_Exercise task_
Return each line of the material containing the string "instances", copied in full.

**** Record set

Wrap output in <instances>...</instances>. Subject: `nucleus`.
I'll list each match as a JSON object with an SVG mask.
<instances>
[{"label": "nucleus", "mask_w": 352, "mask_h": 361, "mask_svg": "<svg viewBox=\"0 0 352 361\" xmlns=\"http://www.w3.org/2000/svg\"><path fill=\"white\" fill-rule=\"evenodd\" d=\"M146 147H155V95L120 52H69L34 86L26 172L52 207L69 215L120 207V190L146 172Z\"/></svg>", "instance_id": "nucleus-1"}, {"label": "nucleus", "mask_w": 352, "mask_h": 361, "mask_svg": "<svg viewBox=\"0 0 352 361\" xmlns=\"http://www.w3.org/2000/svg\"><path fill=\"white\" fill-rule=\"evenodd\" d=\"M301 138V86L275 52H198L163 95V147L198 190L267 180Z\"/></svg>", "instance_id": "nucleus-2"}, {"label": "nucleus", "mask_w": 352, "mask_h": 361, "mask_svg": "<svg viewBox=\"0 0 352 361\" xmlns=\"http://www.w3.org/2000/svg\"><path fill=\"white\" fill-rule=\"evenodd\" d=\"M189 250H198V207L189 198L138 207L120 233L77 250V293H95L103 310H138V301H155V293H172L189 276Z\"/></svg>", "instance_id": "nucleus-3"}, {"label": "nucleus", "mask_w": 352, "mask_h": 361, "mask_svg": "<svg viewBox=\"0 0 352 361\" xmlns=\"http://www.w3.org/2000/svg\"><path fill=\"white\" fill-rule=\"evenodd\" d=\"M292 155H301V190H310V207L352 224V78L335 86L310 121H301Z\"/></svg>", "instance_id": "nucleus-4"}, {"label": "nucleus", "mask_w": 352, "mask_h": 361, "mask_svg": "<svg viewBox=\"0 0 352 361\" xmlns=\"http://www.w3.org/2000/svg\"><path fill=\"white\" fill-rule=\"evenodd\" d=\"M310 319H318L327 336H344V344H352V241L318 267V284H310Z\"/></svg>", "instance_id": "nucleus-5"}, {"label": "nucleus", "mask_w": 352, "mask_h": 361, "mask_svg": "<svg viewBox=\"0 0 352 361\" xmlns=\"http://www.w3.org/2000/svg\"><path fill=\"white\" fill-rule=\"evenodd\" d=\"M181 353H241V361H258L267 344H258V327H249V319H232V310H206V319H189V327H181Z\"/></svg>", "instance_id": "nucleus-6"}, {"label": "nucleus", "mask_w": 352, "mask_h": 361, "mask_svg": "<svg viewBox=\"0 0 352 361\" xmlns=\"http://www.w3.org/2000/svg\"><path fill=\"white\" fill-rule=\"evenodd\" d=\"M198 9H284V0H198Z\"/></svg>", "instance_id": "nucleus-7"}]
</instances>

********

_Output of the task_
Wrap output in <instances>...</instances>. Subject: `nucleus`.
<instances>
</instances>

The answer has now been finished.